In this sense, it is interesting to compare the shade values in street-view scenes with the interior measurements, for both pavements and vertical surfaces (LH, LV). The results obtained for vertical surfaces (Figure 4a) show a slight overlap of luminance values inside and outside, located in the band of 200–400 cd/m2. The darker vertical shadows in urban context are consequently next to the brighter vertical surfaces in the building in terms of brightness. If we analyze case by case, it is remarkable that the difference between the shadowed points outside and those inside is not always so alike, because it depends on the context. In Case E.4, for example, the transition is quite continuous because the shaded façades are colored, while the wall finishes in the transition zone are white, so materials influence the perception of luminosity [34]. Here, the use of a darker material outside and a lighter one inside soften the transition. In contrast, Case E.3 shows the same maroon in façades and entrance walls, and consequently the gap outside–inside is higher. The extreme contrasted cases are buildings with white façades and walls. In Case E.1, most shadows remain over 1000 cd/m2 even though there is a deep shadow located under the porch before the entrance. This value is slightly over 400 cd/m2 and is similar to shade values of other case studies. It can be deduced in this case that the use of a shaded zone before the entrance contributes to creating shadows in façades, which are close to luminance values of walls inside the building.
A similar reflection can be made about pavements (Figure 4b). The measurements of luminance in pavement shaded points do not overlap with the interior ones, but they are very close. The minimum values from shadow in street pavements are about 400 cd/m2, while the maximum values from pavements inside are under 300 cd/m2. However, most of them are next to 100 cd/m2. As it happened in Case E.1 with vertical surfaces, the use of a porch creates a transition zone with values of shadow in pavements next to the values inside. As there are different degrees of shadow depending on the position of the measured point, elements such as canopies, porches, or other such structures can be used to improve and soften visual transition. The important presence of pavements within the composition of the visual scene, along with the possibility of using different materials as a finish, converts the ground in an interesting zone to improve visual adaptation.
As said above, different degrees of shadow occur simultaneously in Mediterranean cities. This situation can be used in street-view situations, as an element for improving vision in urban areas, paying special attention to pavements. But the comparison between urban and inner pavement luminance values can also help visual adaptation in transition zones. Figure 5 shows graphically the summary of all the measurements carried out in the case studies. The results are divided into the bottom, medium, and top zones in the visual scene, and are distinguished by colors according to their position at sun, shade, or inside the transition space. It can be easily perceived that the overlapping among the points, in which shadows play an important role, can solve the problem of transition. It is noticeable between sun and shade points in the urban context, and between street shade and interior points, as pointed out before. It proves that the use of shadow is an interesting resource to improve vision in entrance spaces and limit the energy demand for lighting in these areas.

4. Materials and Methods

4.1. Case Studies

Transition spaces can be considered as places where there is an exchange between interior and exterior environmental conditions. This study is focused particularly on access spaces (or transition spaces) and their immediate surroundings, the urban fabric. Transition spaces involve a movement, being part of the entrance and exit building itinerary.

──────────

GIVEN TASK A:
Find every line in the records below that contains the word "hair", and copy each of those lines in full.

DATA SUPPLIED:

──────────

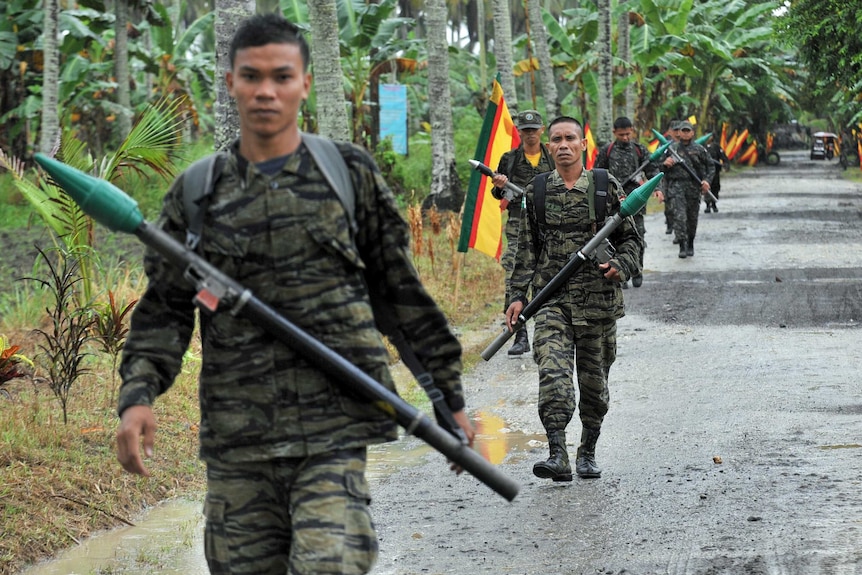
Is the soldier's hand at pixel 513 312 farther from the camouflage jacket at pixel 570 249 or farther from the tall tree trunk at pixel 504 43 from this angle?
the tall tree trunk at pixel 504 43

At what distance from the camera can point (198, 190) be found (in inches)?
141

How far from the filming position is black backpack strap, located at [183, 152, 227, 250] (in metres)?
3.57

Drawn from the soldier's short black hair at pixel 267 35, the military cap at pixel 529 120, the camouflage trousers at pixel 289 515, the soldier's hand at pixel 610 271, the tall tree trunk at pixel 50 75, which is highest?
the tall tree trunk at pixel 50 75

──────────

GIVEN TASK B:
From the passage on luminance in building transition spaces above, give back the portion starting with "4.1. Case Studies" and going on through "exit building itinerary.", copied word for word.

TASK OUTPUT A:
Drawn from the soldier's short black hair at pixel 267 35, the military cap at pixel 529 120, the camouflage trousers at pixel 289 515, the soldier's hand at pixel 610 271, the tall tree trunk at pixel 50 75, which is highest?

TASK OUTPUT B:
4.1. Case Studies

Transition spaces can be considered as places where there is an exchange between interior and exterior environmental conditions. This study is focused particularly on access spaces (or transition spaces) and their immediate surroundings, the urban fabric. Transition spaces involve a movement, being part of the entrance and exit building itinerary.